→ **ABOUT THIS TASK**
Print out the complete set of records below, exactly as they read.

→ **RECORDS SHOWN**
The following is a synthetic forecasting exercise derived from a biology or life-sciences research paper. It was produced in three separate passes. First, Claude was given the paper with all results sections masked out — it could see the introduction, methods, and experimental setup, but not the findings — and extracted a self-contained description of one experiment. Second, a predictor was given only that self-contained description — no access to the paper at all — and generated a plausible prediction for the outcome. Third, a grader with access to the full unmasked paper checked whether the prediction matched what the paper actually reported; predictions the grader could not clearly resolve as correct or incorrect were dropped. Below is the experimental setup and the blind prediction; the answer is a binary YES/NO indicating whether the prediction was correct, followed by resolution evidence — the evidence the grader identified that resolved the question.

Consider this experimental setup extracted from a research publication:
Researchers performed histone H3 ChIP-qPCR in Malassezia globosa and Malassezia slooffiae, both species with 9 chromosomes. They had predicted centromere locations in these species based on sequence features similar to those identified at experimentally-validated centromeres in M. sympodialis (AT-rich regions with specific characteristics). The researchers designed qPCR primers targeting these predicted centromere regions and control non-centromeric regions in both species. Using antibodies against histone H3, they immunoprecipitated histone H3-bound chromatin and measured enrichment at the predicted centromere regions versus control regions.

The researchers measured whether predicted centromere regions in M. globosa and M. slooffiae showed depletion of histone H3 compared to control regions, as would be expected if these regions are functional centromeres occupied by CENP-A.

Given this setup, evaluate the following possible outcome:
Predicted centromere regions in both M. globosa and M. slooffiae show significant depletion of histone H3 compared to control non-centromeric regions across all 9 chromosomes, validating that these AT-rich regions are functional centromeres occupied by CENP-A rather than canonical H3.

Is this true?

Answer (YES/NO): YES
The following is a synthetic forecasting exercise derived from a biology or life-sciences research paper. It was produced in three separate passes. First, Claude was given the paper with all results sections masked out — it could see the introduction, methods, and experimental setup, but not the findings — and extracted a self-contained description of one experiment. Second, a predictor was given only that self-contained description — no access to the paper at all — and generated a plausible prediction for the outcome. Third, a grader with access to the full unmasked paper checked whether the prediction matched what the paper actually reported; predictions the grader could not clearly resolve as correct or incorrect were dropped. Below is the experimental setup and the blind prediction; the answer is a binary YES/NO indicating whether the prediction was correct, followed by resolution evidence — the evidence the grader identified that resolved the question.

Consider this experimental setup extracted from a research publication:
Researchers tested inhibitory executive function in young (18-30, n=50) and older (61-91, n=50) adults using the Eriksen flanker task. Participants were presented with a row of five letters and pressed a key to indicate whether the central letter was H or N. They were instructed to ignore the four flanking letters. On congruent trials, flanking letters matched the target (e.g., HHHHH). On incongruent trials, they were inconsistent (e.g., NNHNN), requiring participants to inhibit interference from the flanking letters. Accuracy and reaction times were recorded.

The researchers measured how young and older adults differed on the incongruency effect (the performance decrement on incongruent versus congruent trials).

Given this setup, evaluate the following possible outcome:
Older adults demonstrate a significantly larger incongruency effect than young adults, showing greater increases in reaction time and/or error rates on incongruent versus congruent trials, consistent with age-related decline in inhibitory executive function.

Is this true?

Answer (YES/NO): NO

→ **EXERCISE ANSWER**
The following is a synthetic forecasting exercise derived from a biology or life-sciences research paper. It was produced in three separate passes. First, Claude was given the paper with all results sections masked out — it could see the introduction, methods, and experimental setup, but not the findings — and extracted a self-contained description of one experiment. Second, a predictor was given only that self-contained description — no access to the paper at all — and generated a plausible prediction for the outcome. Third, a grader with access to the full unmasked paper checked whether the prediction matched what the paper actually reported; predictions the grader could not clearly resolve as correct or incorrect were dropped. Below is the experimental setup and the blind prediction; the answer is a binary YES/NO indicating whether the prediction was correct, followed by resolution evidence — the evidence the grader identified that resolved the question.

Consider this experimental setup extracted from a research publication:
Researchers performed histone H3 ChIP-qPCR in Malassezia globosa and Malassezia slooffiae, both species with 9 chromosomes. They had predicted centromere locations in these species based on sequence features similar to those identified at experimentally-validated centromeres in M. sympodialis (AT-rich regions with specific characteristics). The researchers designed qPCR primers targeting these predicted centromere regions and control non-centromeric regions in both species. Using antibodies against histone H3, they immunoprecipitated histone H3-bound chromatin and measured enrichment at the predicted centromere regions versus control regions.

The researchers measured whether predicted centromere regions in M. globosa and M. slooffiae showed depletion of histone H3 compared to control regions, as would be expected if these regions are functional centromeres occupied by CENP-A.

Given this setup, evaluate the following possible outcome:
Predicted centromere regions in both M. globosa and M. slooffiae show significant depletion of histone H3 compared to control non-centromeric regions across all 9 chromosomes, validating that these AT-rich regions are functional centromeres occupied by CENP-A rather than canonical H3.

Is this true?

Answer (YES/NO): YES
The following is a synthetic forecasting exercise derived from a biology or life-sciences research paper. It was produced in three separate passes. First, Claude was given the paper with all results sections masked out — it could see the introduction, methods, and experimental setup, but not the findings — and extracted a self-contained description of one experiment. Second, a predictor was given only that self-contained description — no access to the paper at all — and generated a plausible prediction for the outcome. Third, a grader with access to the full unmasked paper checked whether the prediction matched what the paper actually reported; predictions the grader could not clearly resolve as correct or incorrect were dropped. Below is the experimental setup and the blind prediction; the answer is a binary YES/NO indicating whether the prediction was correct, followed by resolution evidence — the evidence the grader identified that resolved the question.

Consider this experimental setup extracted from a research publication:
Researchers tested inhibitory executive function in young (18-30, n=50) and older (61-91, n=50) adults using the Eriksen flanker task. Participants were presented with a row of five letters and pressed a key to indicate whether the central letter was H or N. They were instructed to ignore the four flanking letters. On congruent trials, flanking letters matched the target (e.g., HHHHH). On incongruent trials, they were inconsistent (e.g., NNHNN), requiring participants to inhibit interference from the flanking letters. Accuracy and reaction times were recorded.

The researchers measured how young and older adults differed on the incongruency effect (the performance decrement on incongruent versus congruent trials).

Given this setup, evaluate the following possible outcome:
Older adults demonstrate a significantly larger incongruency effect than young adults, showing greater increases in reaction time and/or error rates on incongruent versus congruent trials, consistent with age-related decline in inhibitory executive function.

Is this true?

Answer (YES/NO): NO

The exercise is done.